A Game of Theories: why languages do what they do
Speakers: Rae Krantz
The speaker did a fun talk about comparing programming languages and GoT. This type of talk is nice to have as a break in between "serious business" and learning new tech. Suggestions: use the full time slot. Show the same algorithm implemented in different languages.

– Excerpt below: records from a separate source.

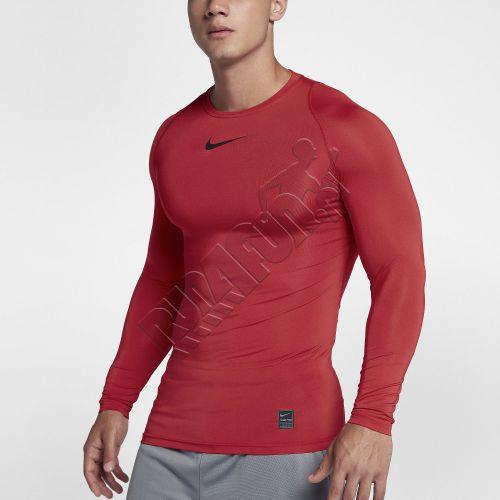 90707afc Run4Fun.eu: Nike Pro Compression Top, Long Sleeve, color: university ...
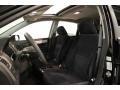 2010 Crystal Black Pearl Honda CR-V EX  photo #5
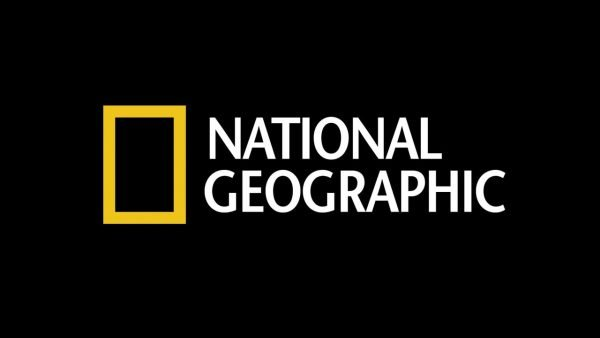 National Geographic Fuente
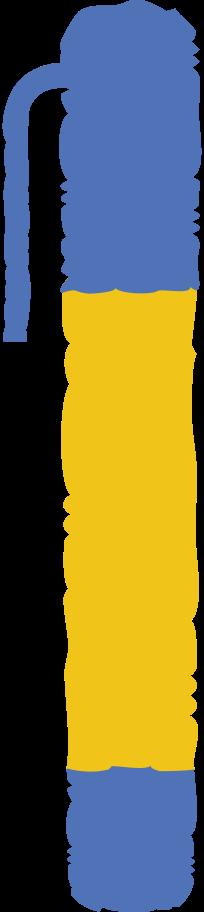 marker Clipart illustration in PNG, SVG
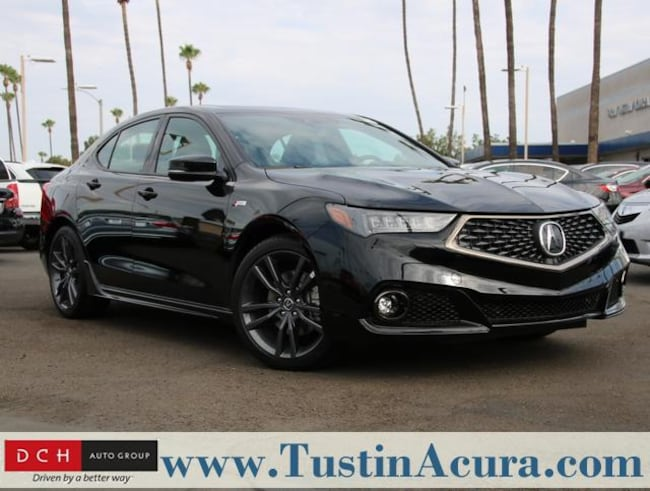 New 2019 Acura TLX 3.5 V-6 9-AT P-AWS with A-SPEC Sedan Tustin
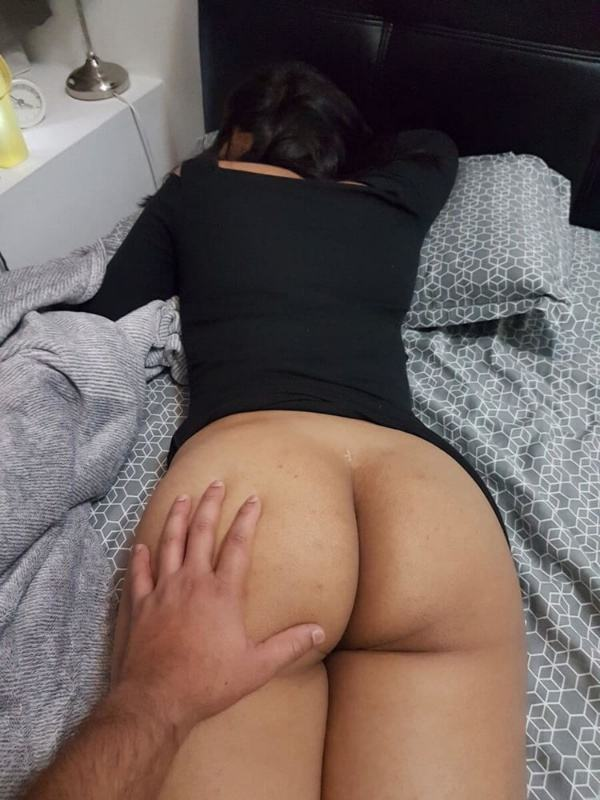 scandalous indian girlfriend nude pics leaked - 47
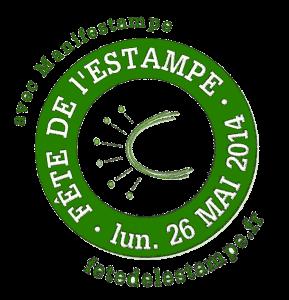 logo-fetestampe2014-vert-2-15cm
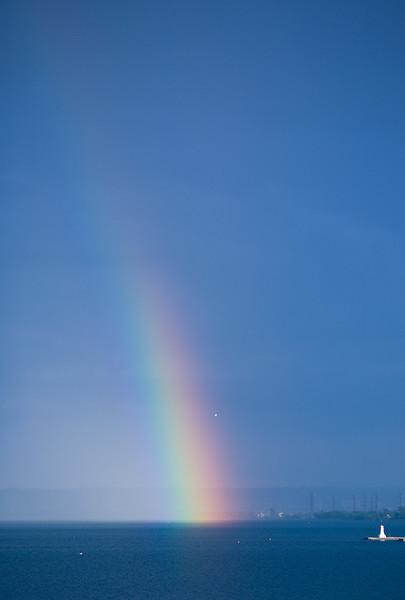 Lake Ontario Rainbow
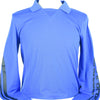J Lindeberg Mens - Elias Long Sleeve Polo - Daz Blue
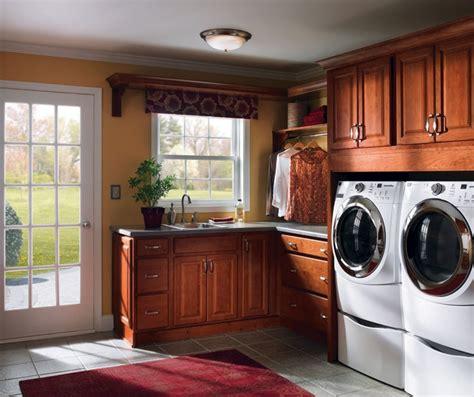 avanticlosetscom laundry room custom closets serving monroe county miami dade county broward county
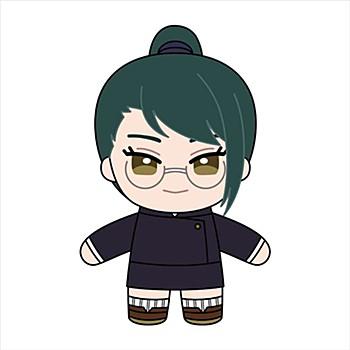 """""""Jujutsu Kaisen 0: The Movie"""" Nuigurumi x Doll Mini Zen'in Maki"""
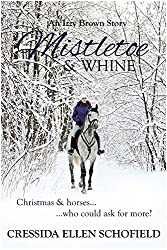 Mistletoe & Whine (The Izzy Brown Stories Book 2)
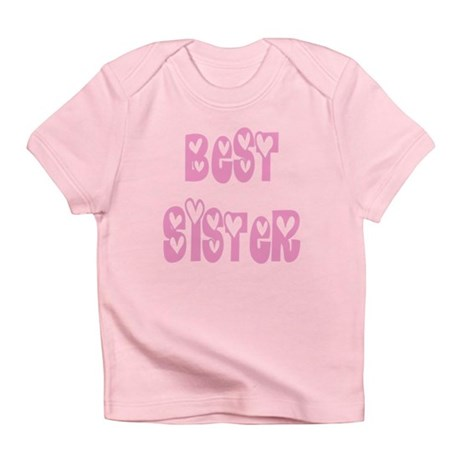 Best Sister Infant T-Shirt
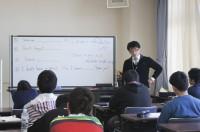 1年生 英語授業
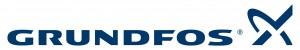 Logo firmy Grundfos.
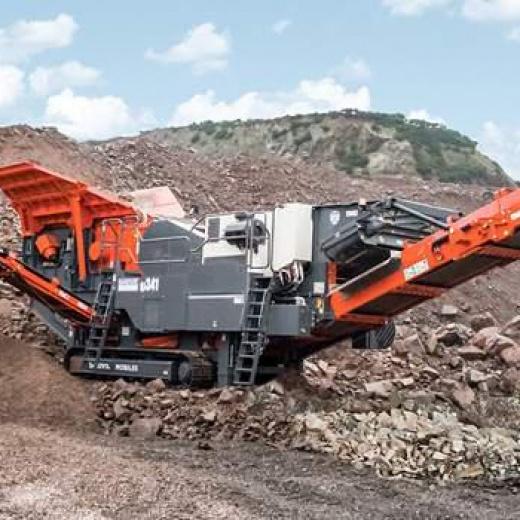 全新 QJ341+ 可提高效率、更少磨损和更高的生产率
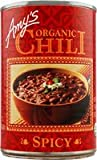 Amy's Organic Chili Spicy - 14.7 fl oz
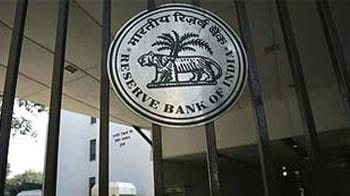 Video : RBI credit policy: Repo rates unchanged, CRR cut 0.5%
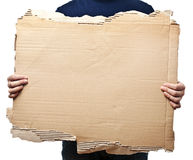 Man holding old crumpled paper Stock Image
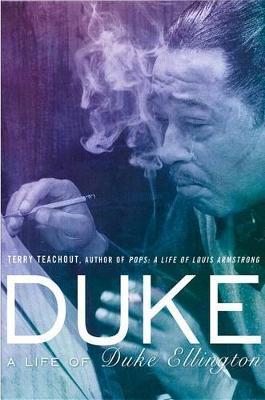 Cover of Duke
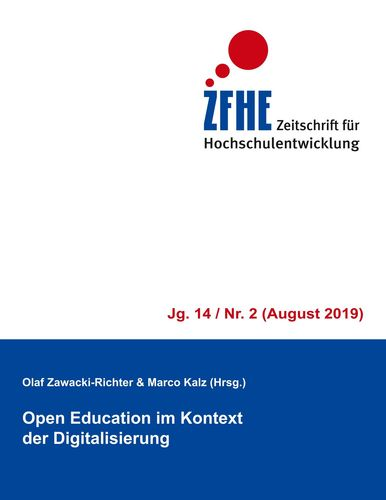 Open Education im Kontext der Digitalisierung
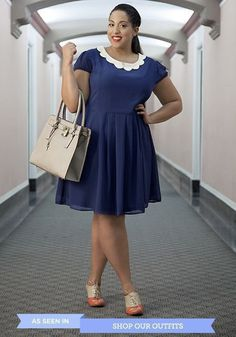 Like this look - need some oxford heels.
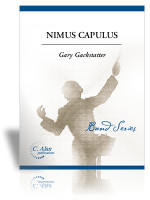 "Nimus Capulus (""Too Much Coffee"")"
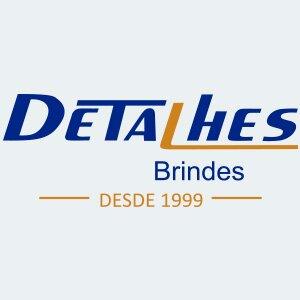 Detalhes Brindes em Couro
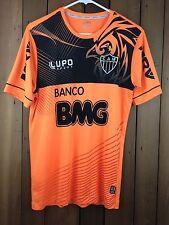 Men's CAM Clube Atletico Miniero Training Soccer Jersey Lopo Sport ~Size Medium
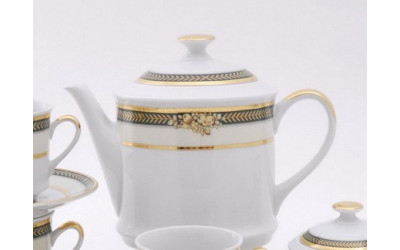 Чайник 0,40л 02120725-0711 Золотые фрукты, Leander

Talk more about the supporting libraries (not just the language itself).
(I went to this talk because the session "The Polyglot Data Scientist - Adventures with R, Python, and SQL" by Sarah Dutkiewicz was cancelled. It sounded like the snow storm scared a lot of people into leaving CodeMash early, and some other speakers cancelled their talks for being sick.)
Image Recognition with Convolutional Neural Networks using Keras and CoreML
Speakers: Tim LeMaster
This talk was too introductory, barely covering any applications and only talking about history. I walked out after 10 minutes to go eat lunch and do professional networking.
How to Count Your Chickens After They've Hatched
Speakers: Gary Short
The speaker is very entertaining and amusing, and it's great to see a fun talk about a relevant topic (ML). Images are easy to relate to, and it'd be cool to see more talks with them. I don't think C# was the right choice for this algorithm - python sklearn has built-in implementations for this problem.
Counting chickens in brightfield images - threshold grayscale image, then try k-NN. k-NN doesn't work because k is unknown? The algorithm is pretty ad hoc, but more power to him if it works. 85% accurate but told to deploy it by customer farmer anyway.
[Sponsor Session] Attracting and Retaining Top Technical Talent (a.k.a. "Insomnia Cure #1 for Software Development Leaders")
Speakers: Stout Systems
This talk was pretty good, and it make me feel better about my chances of getting a different job someday. On a daily basis, I really have no idea how good the market is for programmers, but I still remember the 2004 IT recession.
top 5 for recruiting/retaining talent -
5. salary (and PTO, retirement, health care, bonus, stock, options - cash equivalents)
4. workplace culture (office space features, remote work, flex schedule, work/life balance)
3. career growth (holding same job for years is boring and a career killer; upskilling and training is good. )
2. [lack of] process (shifting requirements, changing priorities, inconsistent deadlines, no deployments) - also leadership issues (excessive meetings, no clear decisions).
1. technology stack (fear of extinction; huge, messy codebase) - transform or evolve, within appropriate constraints (relevant tech, reasonable schedules). automate mundane tasks (build, deploy). allow some freedom of tools (svn vs git, OS, editors).
Speakers: Tim Hoolihan
The speaker gave a pretty good overview of performance issues in R. I'm not really an R user, so I attended this talk just to see if it was much better or different than python based ML. My conclusion: no because R uses the python ML libraries!
Speakers: Michael Perry
I liked how this talk summarized an academic topic in a relatable way. Despite being in the last time slot, I learned some fascinating ideas about Historical Modelling. I like having some more challenging topics to attend.
Audit log problems - not reliable or type safe. Large. Simple
Event sourcing. Derive object state by reading whole table of changes. Order is significant.
Historical modelling. Partially ordered. Not simple, but better??
* Every field is immutable
* Surrogate key is only used internally (not in API)
* everything else is the identity in API
Use timestamps as "uniquifiers"
* A fact cannot be deleted
* query uses WHERE NOT EXISTS subclause
speaker name precedessor record - a Name is identified by its nameId and all predecessor records. This is git-style version control inside a db!
Mutable properties can't be part of entity. detect and resolve conflicts via knowing predecessors.
Events move entities forward thru workflow, pointing backward to previous event.
Advantages: no locks. Offline data is OK. Cluster synch is easier (eventual consistency via Active-Active clusters). Microservice as historical db.